[BEGIN]
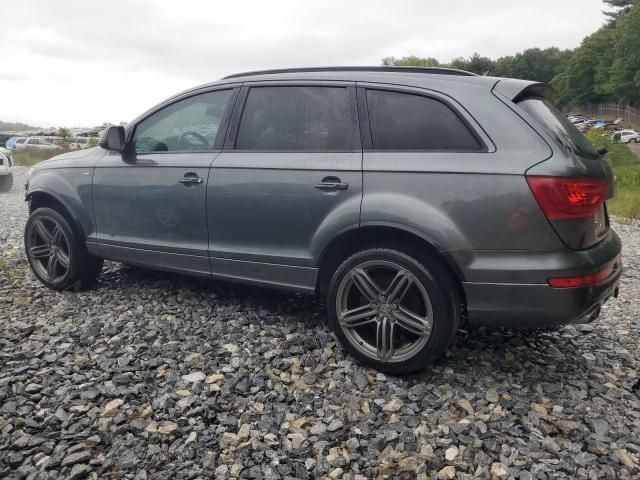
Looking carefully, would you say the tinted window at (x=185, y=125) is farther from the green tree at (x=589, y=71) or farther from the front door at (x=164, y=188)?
the green tree at (x=589, y=71)

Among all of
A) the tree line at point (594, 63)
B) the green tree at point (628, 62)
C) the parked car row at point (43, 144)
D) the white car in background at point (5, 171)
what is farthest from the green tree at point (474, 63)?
the white car in background at point (5, 171)

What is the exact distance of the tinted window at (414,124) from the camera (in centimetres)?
299

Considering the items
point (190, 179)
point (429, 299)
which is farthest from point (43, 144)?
point (429, 299)

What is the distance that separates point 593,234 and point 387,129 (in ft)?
4.27

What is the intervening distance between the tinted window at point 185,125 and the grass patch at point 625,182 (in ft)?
9.21

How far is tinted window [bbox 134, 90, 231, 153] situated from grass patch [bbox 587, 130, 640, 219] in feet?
9.21

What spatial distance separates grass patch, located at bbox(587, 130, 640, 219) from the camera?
11.5m

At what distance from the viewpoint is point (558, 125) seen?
301 cm

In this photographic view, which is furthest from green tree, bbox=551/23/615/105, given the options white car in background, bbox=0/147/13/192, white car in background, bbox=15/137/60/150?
white car in background, bbox=0/147/13/192

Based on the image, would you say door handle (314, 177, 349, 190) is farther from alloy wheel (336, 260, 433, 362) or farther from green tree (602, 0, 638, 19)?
green tree (602, 0, 638, 19)

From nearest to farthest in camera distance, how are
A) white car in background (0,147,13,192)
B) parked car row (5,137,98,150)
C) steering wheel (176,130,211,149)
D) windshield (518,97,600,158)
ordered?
windshield (518,97,600,158), steering wheel (176,130,211,149), white car in background (0,147,13,192), parked car row (5,137,98,150)

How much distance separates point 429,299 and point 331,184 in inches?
36.1

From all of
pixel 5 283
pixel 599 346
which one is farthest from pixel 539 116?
pixel 5 283

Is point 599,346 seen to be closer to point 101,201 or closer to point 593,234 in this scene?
[END]
Recast the records above as a Markdown table with the columns Row and Line, giving each non-blank line its own numbered row. Leave the pictures out of the answer.

## OUTPUT FOR THIS EXERCISE
| Row | Line |
|---|---|
| 1 | Looking carefully, would you say the tinted window at (x=185, y=125) is farther from the green tree at (x=589, y=71) or farther from the front door at (x=164, y=188)? |
| 2 | the green tree at (x=589, y=71) |
| 3 | Among all of |
| 4 | A) the tree line at point (594, 63) |
| 5 | B) the green tree at point (628, 62) |
| 6 | C) the parked car row at point (43, 144) |
| 7 | D) the white car in background at point (5, 171) |
| 8 | what is farthest from the green tree at point (474, 63)? |
| 9 | the white car in background at point (5, 171) |
| 10 | What is the exact distance of the tinted window at (414,124) from the camera (in centimetres)? |
| 11 | 299 |
| 12 | Considering the items |
| 13 | point (190, 179) |
| 14 | point (429, 299) |
| 15 | which is farthest from point (43, 144)? |
| 16 | point (429, 299) |
| 17 | What is the distance that separates point 593,234 and point 387,129 (in ft)? |
| 18 | 4.27 |
| 19 | What is the intervening distance between the tinted window at point 185,125 and the grass patch at point 625,182 (in ft)? |
| 20 | 9.21 |
| 21 | How far is tinted window [bbox 134, 90, 231, 153] situated from grass patch [bbox 587, 130, 640, 219] in feet? |
| 22 | 9.21 |
| 23 | What spatial distance separates grass patch, located at bbox(587, 130, 640, 219) from the camera? |
| 24 | 11.5m |
| 25 | At what distance from the viewpoint is point (558, 125) seen? |
| 26 | 301 cm |
| 27 | In this photographic view, which is furthest from green tree, bbox=551/23/615/105, given the options white car in background, bbox=0/147/13/192, white car in background, bbox=15/137/60/150? |
| 28 | white car in background, bbox=0/147/13/192 |
| 29 | Based on the image, would you say door handle (314, 177, 349, 190) is farther from alloy wheel (336, 260, 433, 362) or farther from green tree (602, 0, 638, 19)? |
| 30 | green tree (602, 0, 638, 19) |
| 31 | From nearest to farthest in camera distance, how are |
| 32 | A) white car in background (0,147,13,192) |
| 33 | B) parked car row (5,137,98,150) |
| 34 | C) steering wheel (176,130,211,149) |
| 35 | D) windshield (518,97,600,158) |
| 36 | ordered? |
| 37 | windshield (518,97,600,158), steering wheel (176,130,211,149), white car in background (0,147,13,192), parked car row (5,137,98,150) |
| 38 | How much distance separates point 429,299 and point 331,184 in inches? |
| 39 | 36.1 |
| 40 | From all of |
| 41 | pixel 5 283 |
| 42 | pixel 599 346 |
| 43 | which one is farthest from pixel 539 116? |
| 44 | pixel 5 283 |
| 45 | Is point 599,346 seen to be closer to point 101,201 or closer to point 593,234 in this scene? |